Stated problem
Pick out every line of the material that contains the word "dense" and copy each one.

Given records
◇ ◇ ◇ ◇ ◇

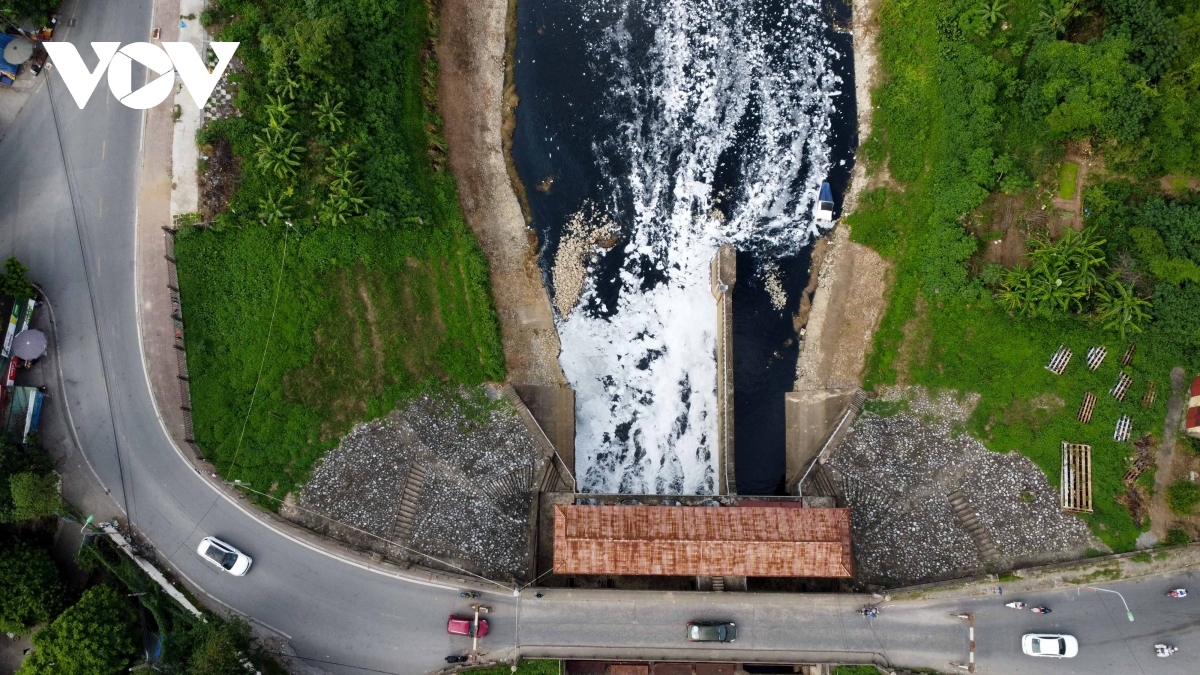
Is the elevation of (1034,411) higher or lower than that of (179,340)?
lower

◇ ◇ ◇ ◇ ◇

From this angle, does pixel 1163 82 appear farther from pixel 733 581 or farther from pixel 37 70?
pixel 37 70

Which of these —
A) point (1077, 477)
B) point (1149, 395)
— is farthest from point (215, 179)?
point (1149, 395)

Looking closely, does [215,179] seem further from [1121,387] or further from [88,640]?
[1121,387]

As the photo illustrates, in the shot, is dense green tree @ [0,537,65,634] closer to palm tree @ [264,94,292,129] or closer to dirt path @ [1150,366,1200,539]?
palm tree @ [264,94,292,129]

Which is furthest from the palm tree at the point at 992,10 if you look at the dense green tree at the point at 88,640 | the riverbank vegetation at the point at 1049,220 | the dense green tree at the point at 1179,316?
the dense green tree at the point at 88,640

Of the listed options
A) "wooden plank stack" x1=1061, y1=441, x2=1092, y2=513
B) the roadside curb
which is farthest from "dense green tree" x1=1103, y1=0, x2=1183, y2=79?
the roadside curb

◇ ◇ ◇ ◇ ◇

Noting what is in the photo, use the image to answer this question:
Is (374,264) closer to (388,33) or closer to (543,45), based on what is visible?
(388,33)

◇ ◇ ◇ ◇ ◇

Final answer
As the photo illustrates, in the shot, is dense green tree @ [0,537,65,634] closer to palm tree @ [264,94,292,129] or closer to dirt path @ [1150,366,1200,539]?
Which is furthest from the palm tree at the point at 992,10 if you look at the dense green tree at the point at 88,640 | the riverbank vegetation at the point at 1049,220 | the dense green tree at the point at 1179,316?
the dense green tree at the point at 88,640
which is farthest from "dense green tree" x1=1103, y1=0, x2=1183, y2=79?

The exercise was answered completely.